Der chinesische Hersteller HKC zeigt auf der CeBIT einen Klon des Microsoft Surface Pro, das auf der Messe ebenfalls zu sehen ist. Ein 11,6-Zoll-Tablet mit Aluminium-Gehäuse auf x86-Basis. Je nach Wunsch ist es mit Intel Core i3 oder i5 CPU (Ivy Bridge) erhältlich.

CeBIT: Microsoft Surface Pro Klon von HKC im Hands-on

Auch die CeBIT ist noch für Überraschungen gut. Das Unternehmen HKC zeigt auf der CeBIT einen Klon des Microsoft Surface Pro. Das Gehäuses besteht aus Aluminium, das wiederum mit einer Kunststoffbeschichtung versehen ist, wodurch die matte Optik erzeugt wird. Auf der Rückseite wird klar, dass HKC das Gerät als ODM für andere Brands anbietet, die entsprechend die Beschriftung „BRAND“ durch das eigene Logo ersetzen können. Der obligatorische Standfuß des Microsoft-Tablets wurde von den Chinesen übernommen. Das Geräusch klingt sogar relativ ähnlich.

Ein Nachteil ist die Abwärme der Komponenten. Diese ist aufgrund der verbauten Prozessoren relativ hoch. Aus diesem Grund hat HKC große Lüftungsschlitze rund um das Tablet angebracht. Im Bereich des Bildschirms wird mit einem günstigen TN-Panel (1.366 x 768 Pixel) gespart. Dieses ist relativ blickwinkelabhängig. Unter der Haube befinden sich 4 GB Arbeitsspeicher und 32 GB Flashspeicher.

An den Gehäuseseiten finden sich zwei USB-2.0-Anschlüsse, Kopfhöreranschluss, Micro-HDMI, Power-LED, SIM-Einschub, ein Kartenleser und der Anschluss für das Netzteil. Neben den Anschlussmöglichkeiten beherbergen die Flanken eine Lautstärke-Wippe, ein Rotation-Lock und den Power-Button.

Für Foto- und Videoaufnahmen bietet der Klon von HKC eine Hauptkamera mit 2 Megapixel und Blitz an der Rückseite. Bei der Frontkamera bleibt die Qual der Wahl. Ab Werk kommt das Gerät mit einem VGA-Modul. Gegen Aufpreis sind aber auch vorne bis zu 2 Megapixel möglich.

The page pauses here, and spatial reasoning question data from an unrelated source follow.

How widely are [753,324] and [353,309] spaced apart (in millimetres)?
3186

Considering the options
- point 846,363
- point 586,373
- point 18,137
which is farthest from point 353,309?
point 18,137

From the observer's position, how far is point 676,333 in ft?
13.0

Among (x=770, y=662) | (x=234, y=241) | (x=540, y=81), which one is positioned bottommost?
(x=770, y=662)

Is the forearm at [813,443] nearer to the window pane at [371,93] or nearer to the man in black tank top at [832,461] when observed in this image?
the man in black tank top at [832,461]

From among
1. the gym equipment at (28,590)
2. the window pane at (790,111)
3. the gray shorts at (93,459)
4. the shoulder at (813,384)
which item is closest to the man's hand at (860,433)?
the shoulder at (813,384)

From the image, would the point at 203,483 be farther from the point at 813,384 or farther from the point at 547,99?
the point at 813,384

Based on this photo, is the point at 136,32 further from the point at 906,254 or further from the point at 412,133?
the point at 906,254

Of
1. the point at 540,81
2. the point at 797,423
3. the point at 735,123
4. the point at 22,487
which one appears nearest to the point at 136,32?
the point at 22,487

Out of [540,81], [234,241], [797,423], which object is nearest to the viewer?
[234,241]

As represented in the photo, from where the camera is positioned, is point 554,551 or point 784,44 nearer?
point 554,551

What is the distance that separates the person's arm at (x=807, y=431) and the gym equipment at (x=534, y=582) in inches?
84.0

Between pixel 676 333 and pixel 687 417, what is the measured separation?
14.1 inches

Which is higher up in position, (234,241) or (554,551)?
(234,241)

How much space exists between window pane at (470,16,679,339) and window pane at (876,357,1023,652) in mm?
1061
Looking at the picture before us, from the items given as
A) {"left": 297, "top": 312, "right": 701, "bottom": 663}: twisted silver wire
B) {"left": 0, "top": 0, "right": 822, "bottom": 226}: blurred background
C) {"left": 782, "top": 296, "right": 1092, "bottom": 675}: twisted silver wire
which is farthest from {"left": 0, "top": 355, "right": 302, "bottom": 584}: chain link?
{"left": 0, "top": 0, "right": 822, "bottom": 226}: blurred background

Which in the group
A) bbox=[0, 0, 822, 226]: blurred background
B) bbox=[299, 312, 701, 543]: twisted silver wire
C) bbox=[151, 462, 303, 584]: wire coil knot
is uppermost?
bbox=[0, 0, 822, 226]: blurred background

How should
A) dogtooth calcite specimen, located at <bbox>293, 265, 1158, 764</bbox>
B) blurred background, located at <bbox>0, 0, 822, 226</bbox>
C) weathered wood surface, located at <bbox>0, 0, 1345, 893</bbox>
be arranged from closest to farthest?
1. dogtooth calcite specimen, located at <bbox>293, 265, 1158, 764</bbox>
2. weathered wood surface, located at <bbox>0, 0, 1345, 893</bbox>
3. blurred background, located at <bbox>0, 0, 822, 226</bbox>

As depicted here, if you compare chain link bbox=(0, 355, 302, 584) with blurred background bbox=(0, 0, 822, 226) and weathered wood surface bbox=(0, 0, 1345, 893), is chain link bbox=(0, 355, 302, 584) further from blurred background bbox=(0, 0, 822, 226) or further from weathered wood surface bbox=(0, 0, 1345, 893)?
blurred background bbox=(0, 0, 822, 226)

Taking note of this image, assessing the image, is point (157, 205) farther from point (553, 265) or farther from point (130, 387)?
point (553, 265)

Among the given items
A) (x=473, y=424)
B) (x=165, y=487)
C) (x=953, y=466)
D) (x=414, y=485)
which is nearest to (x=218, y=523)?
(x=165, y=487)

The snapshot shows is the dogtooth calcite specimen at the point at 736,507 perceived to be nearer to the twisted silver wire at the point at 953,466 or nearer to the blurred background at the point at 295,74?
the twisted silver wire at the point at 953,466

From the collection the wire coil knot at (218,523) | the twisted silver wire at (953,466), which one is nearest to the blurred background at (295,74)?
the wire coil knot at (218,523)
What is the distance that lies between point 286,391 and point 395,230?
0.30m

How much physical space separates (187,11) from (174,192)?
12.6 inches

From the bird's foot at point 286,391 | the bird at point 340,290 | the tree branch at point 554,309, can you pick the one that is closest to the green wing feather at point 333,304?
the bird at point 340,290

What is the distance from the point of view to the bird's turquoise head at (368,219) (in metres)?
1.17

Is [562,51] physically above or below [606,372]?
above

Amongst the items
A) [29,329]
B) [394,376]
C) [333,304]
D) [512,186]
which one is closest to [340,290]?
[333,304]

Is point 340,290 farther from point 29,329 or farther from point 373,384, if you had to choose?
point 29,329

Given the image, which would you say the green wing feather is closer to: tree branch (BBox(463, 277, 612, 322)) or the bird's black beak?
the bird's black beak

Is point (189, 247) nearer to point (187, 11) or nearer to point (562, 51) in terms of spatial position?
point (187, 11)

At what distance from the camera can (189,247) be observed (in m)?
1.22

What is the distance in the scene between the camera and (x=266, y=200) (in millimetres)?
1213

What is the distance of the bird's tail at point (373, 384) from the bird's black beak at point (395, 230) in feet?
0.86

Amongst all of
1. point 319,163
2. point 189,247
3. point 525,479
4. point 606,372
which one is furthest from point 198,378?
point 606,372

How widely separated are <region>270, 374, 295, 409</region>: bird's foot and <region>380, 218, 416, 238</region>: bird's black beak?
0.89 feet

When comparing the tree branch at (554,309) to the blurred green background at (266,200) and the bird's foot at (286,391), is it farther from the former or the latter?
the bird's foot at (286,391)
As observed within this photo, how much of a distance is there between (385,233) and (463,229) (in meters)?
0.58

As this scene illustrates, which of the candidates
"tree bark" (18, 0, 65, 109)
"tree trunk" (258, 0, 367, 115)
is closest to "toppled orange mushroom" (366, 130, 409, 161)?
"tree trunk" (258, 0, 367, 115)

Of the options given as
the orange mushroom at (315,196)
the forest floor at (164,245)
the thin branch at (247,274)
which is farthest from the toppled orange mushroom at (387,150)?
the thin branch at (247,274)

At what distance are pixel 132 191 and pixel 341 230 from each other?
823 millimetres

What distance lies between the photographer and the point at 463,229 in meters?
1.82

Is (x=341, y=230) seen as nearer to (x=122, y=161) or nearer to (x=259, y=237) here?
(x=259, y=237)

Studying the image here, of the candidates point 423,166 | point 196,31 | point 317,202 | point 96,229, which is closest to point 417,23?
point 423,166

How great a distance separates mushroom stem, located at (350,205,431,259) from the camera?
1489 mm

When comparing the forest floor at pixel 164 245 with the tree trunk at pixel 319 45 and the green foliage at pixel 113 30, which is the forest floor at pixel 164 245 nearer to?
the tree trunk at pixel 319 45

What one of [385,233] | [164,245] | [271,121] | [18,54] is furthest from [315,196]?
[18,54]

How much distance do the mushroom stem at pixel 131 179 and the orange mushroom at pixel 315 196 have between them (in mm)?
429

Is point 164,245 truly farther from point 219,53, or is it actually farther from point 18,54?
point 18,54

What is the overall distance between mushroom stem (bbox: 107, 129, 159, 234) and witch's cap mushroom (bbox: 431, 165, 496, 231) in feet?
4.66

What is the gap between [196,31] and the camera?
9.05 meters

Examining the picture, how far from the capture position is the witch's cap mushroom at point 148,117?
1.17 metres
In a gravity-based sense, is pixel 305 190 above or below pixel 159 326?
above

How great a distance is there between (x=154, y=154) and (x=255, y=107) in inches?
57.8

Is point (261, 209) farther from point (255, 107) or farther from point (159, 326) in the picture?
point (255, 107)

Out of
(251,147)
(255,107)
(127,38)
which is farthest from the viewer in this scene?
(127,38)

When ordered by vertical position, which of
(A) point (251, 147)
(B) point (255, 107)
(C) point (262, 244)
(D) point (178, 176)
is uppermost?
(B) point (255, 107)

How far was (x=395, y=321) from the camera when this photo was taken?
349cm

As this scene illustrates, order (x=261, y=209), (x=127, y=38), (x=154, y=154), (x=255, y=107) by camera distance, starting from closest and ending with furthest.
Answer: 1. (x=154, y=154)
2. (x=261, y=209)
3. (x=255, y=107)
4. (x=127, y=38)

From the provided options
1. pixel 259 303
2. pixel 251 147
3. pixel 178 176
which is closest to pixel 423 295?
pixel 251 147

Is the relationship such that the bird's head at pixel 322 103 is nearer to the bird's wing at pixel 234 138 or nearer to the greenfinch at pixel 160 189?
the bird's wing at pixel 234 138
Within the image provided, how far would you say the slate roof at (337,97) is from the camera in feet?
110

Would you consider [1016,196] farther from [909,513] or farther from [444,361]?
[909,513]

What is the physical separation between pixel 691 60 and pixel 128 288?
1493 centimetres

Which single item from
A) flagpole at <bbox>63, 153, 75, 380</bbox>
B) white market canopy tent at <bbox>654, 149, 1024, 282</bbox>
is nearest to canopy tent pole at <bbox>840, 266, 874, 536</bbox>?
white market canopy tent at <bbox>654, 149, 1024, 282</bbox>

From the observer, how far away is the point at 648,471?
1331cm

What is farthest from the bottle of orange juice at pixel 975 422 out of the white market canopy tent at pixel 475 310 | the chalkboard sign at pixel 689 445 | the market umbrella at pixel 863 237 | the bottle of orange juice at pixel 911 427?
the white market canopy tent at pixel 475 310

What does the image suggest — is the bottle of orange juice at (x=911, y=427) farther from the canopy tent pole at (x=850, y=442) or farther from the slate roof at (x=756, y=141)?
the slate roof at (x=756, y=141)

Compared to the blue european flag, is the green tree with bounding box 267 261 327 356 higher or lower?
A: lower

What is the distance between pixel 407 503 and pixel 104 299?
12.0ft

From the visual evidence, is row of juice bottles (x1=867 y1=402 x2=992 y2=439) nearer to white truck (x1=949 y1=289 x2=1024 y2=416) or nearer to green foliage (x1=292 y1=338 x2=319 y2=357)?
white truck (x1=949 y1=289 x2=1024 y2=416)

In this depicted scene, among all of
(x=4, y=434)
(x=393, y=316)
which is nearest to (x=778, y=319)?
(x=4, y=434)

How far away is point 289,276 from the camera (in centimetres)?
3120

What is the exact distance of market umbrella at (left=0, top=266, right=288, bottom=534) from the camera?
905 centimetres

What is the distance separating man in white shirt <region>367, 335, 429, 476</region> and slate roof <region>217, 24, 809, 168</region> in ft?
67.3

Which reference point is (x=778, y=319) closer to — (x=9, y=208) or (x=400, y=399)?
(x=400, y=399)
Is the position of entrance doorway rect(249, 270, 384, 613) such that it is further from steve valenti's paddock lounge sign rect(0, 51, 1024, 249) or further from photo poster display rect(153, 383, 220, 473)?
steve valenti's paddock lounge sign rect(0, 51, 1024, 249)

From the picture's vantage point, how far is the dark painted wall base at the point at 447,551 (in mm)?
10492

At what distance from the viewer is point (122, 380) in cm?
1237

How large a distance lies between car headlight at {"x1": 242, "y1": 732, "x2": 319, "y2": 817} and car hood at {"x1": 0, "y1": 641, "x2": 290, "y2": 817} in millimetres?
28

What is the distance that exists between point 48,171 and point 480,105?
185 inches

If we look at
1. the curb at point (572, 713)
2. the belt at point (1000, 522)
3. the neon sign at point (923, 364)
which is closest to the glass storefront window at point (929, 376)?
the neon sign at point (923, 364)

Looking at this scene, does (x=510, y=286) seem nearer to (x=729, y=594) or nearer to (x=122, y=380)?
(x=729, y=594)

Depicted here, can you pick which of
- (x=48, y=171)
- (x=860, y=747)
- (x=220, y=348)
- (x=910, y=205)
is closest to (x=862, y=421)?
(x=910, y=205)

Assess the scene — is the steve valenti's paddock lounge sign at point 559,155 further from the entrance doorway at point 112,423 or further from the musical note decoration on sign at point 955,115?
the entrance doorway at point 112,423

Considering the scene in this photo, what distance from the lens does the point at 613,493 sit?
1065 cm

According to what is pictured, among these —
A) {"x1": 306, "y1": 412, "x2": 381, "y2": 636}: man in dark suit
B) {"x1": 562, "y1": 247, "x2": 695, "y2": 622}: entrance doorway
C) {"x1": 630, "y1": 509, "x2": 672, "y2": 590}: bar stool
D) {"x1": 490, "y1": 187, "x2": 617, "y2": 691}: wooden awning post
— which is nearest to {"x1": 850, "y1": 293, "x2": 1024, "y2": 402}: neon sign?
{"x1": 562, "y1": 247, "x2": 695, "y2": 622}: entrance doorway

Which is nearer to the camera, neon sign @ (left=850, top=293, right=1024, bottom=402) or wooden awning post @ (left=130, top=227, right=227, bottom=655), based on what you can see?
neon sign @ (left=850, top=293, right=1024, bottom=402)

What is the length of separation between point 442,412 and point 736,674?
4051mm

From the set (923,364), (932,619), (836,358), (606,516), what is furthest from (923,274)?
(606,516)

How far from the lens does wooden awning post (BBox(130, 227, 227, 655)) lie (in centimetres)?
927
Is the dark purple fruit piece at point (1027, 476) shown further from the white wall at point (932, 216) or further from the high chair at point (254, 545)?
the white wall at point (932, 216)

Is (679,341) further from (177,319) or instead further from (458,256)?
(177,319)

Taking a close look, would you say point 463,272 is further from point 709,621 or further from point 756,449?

Interessanterweise hat HKC einen eigenen Stylus für das Tablet an Bord, der sich an der Unterseite im Gerät versenken lässt. Auf der Messe funktionierte die Bedienung mit dem Stift allerdings nicht. Auch bleibt die Nutzbarkeit der Schnittsteller für ein Type-Cover an der Unterseite fraglich.

Abschließend bleibt natürlich die Frage nach dem Preis. HKC verkauft das Tablet ab einer Stückzahl von 1.000 Geräten für rund 350 US-Dollar an Händler. Endkunden müssen für dieses Tablet dann wahrscheinlich um 500 Euro auf die Theke legen.